_Task requirements_
Copy every record exactly, and keep the pictures out.

_Recorded information_
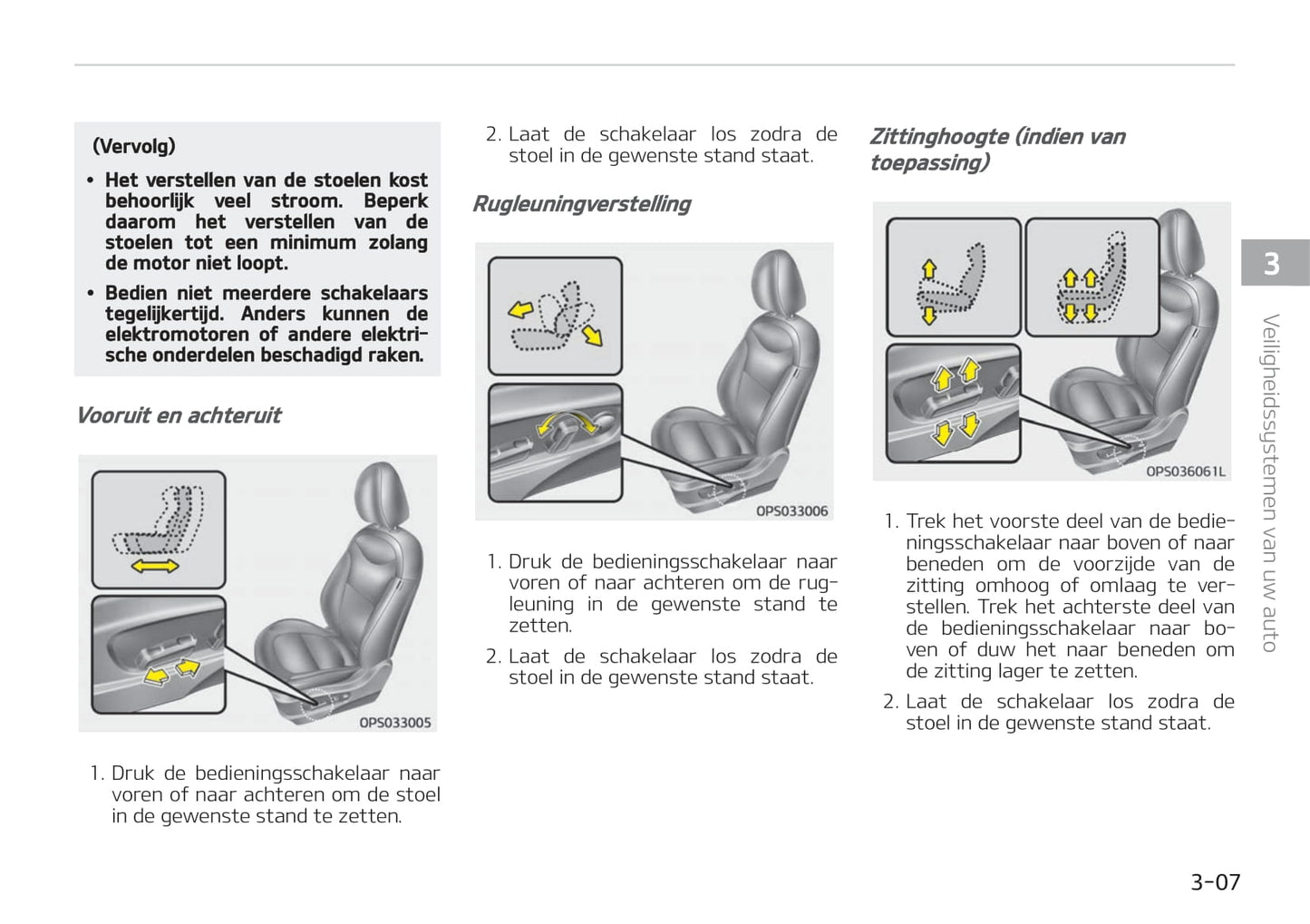 (Vervolg)

• Het verstellen van de stoelen kost behoorlijk veel stroom. Beperk daarom het verstellen van de stoelen tot een minimum zolang de motor niet loopt.

• Bedien niet meerdere schakelaars tegelijkertijd. Anders kunnen de elektromotoren of andere elektrische onderdelen beschadigd raken.

Vooruit en achteruit

OPS033005

1. Druk de bedieningsschakelaar naar voren of naar achteren om de stoel in de gewenste stand te zetten.

2. Laat de schakelaar los zodra de stoel in de gewenste stand staat.

Rugleuningverstelling

OPS033006

1. Druk de bedieningsschakelaar naar voren of naar achteren om de rugleuning in de gewenste stand te zetten.

2. Laat de schakelaar los zodra de stoel in de gewenste stand staat.

Zittinghoogte (indien van toepassing)

OPS036061L

1. Trek het voorste deel van de bedieningsschakelaar naar boven of naar beneden om de voorzijde van de zitting omhoog of omlaag te verstellen. Trek het achterste deel van de bedieningsschakelaar naar boven of duw het naar beneden om de zitting lager te zetten.

2. Laat de schakelaar los zodra de stoel in de gewenste stand staat.

3

Veiligheidssystemen van uw auto

3-07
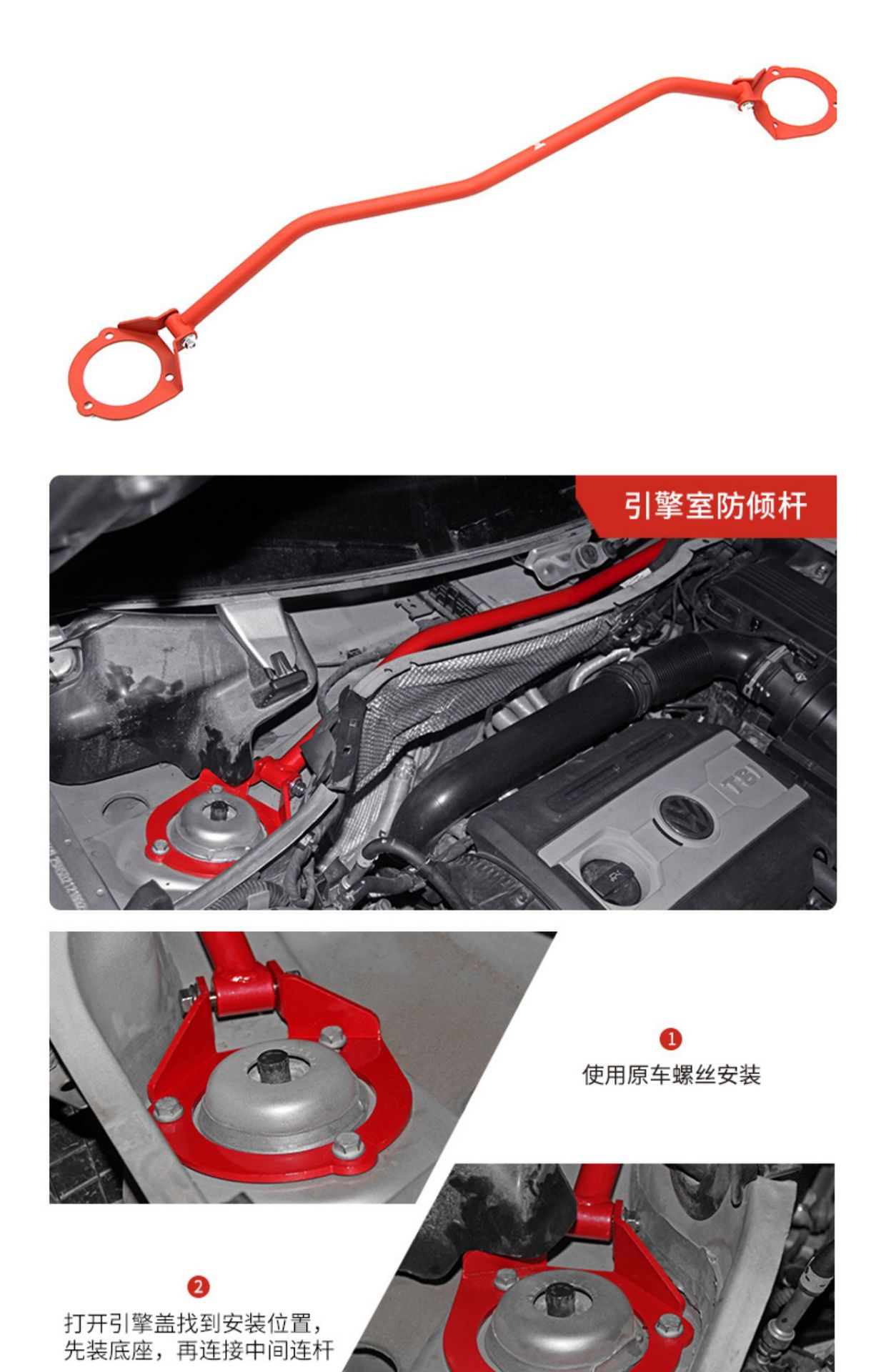 引擎室防倾杆

TSI

1
使用原车螺丝安装

2
打开引擎盖找到安装位置，先装底座，再连接中间连杆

_Finished task_
 (Vervolg)

• Het verstellen van de stoelen kost behoorlijk veel stroom. Beperk daarom het verstellen van de stoelen tot een minimum zolang de motor niet loopt.

• Bedien niet meerdere schakelaars tegelijkertijd. Anders kunnen de elektromotoren of andere elektrische onderdelen beschadigd raken.

Vooruit en achteruit

OPS033005

1. Druk de bedieningsschakelaar naar voren of naar achteren om de stoel in de gewenste stand te zetten.

2. Laat de schakelaar los zodra de stoel in de gewenste stand staat.

Rugleuningverstelling

OPS033006

1. Druk de bedieningsschakelaar naar voren of naar achteren om de rugleuning in de gewenste stand te zetten.

2. Laat de schakelaar los zodra de stoel in de gewenste stand staat.

Zittinghoogte (indien van toepassing)

OPS036061L

1. Trek het voorste deel van de bedieningsschakelaar naar boven of naar beneden om de voorzijde van de zitting omhoog of omlaag te verstellen. Trek het achterste deel van de bedieningsschakelaar naar boven of duw het naar beneden om de zitting lager te zetten.

2. Laat de schakelaar los zodra de stoel in de gewenste stand staat.

3

Veiligheidssystemen van uw auto

3-07
 引擎室防倾杆

TSI

1
使用原车螺丝安装

2
打开引擎盖找到安装位置，先装底座，再连接中间连杆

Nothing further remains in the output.